# start of Document extract

The New Caledonian crow can also spontaneously make new tools from materials it does not encounter in the wild, such as wire and plastic. As well, it can use mirrors to see information out of its direct line of sight, then orient and use that information to solve problems. For example, an hidden stick that could be grabbed easily once an angled mirror is used to see behind another object. And, crows also are one of the only animals besides humans to use meta-tools. In one study food was placed in a box out of the crows' reach. The crows were given a stick too short to reach the food. However, this short stick could be used to retrieve a longer stick from another box, which could then be used to retrieve the food. This complex behavior involved the crow realizing that a tool could be used on non-food objects, and suppressing the urge to go directly for the food. It was solved by six of seven birds on the first attempt. 


What’s most fascinating is that crows pass down these skills, and in particular the tool designs and methods of manufacturing them to younger generations, and the tools used in one isolated group will be different than another, based on the food they are foraging, the culture and the mindset of the group. This particular fact reminded me a lot of the comparison of chopsticks vs. forks in western and Asian cuisine. Because, as we know, not only are tools and tool use part of our advancement, they are part of our culture. 


Culture. Ok so, what about culture? Human cultural systems are certainly unique, yet we certainly know alot about the complex social systems of animal culture, actually far too much to put into this episode. Eventually this in and of itself will be its own episode, but for now, but here’s some of the most fascinating highlights about animal culture.

# end of Document extract
# start of Recorded information

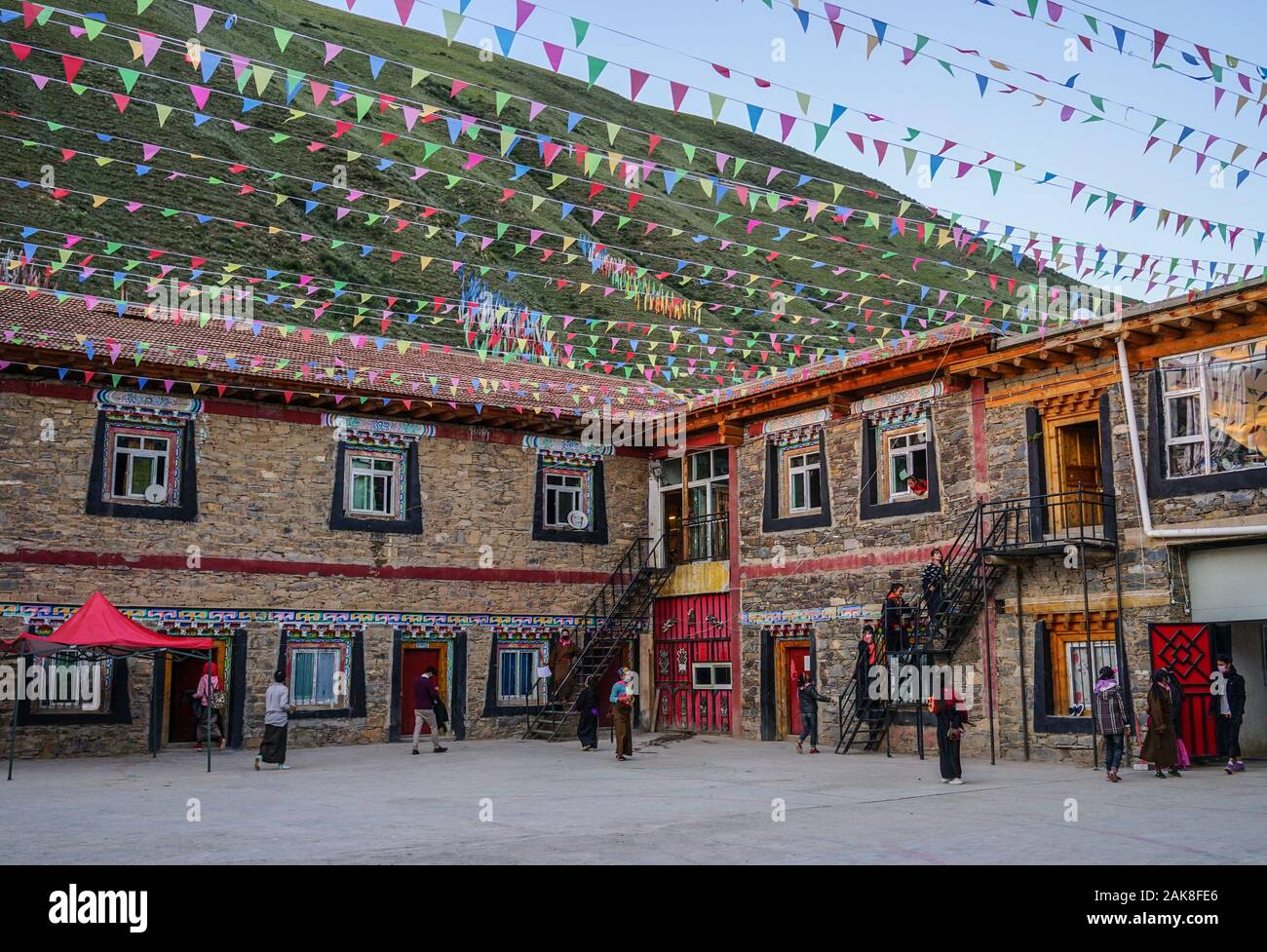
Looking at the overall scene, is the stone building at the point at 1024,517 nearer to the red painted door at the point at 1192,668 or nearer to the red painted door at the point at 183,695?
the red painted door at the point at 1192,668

# end of Recorded information

**What you will do**
1. In the crow tool-use text, how many birds solved the meta-tool task on their first attempt?
2. Reproduce word for word the passage of the crow tool-use text that begins at the words "What’s most fascinating" and stops after "about animal culture.".

**Expected outputs**
1. Six of seven birds.

2.
What’s most fascinating is that crows pass down these skills, and in particular the tool designs and methods of manufacturing them to younger generations, and the tools used in one isolated group will be different than another, based on the food they are foraging, the culture and the mindset of the group. This particular fact reminded me a lot of the comparison of chopsticks vs. forks in western and Asian cuisine. Because, as we know, not only are tools and tool use part of our advancement, they are part of our culture. 


Culture. Ok so, what about culture? Human cultural systems are certainly unique, yet we certainly know alot about the complex social systems of animal culture, actually far too much to put into this episode. Eventually this in and of itself will be its own episode, but for now, but here’s some of the most fascinating highlights about animal culture.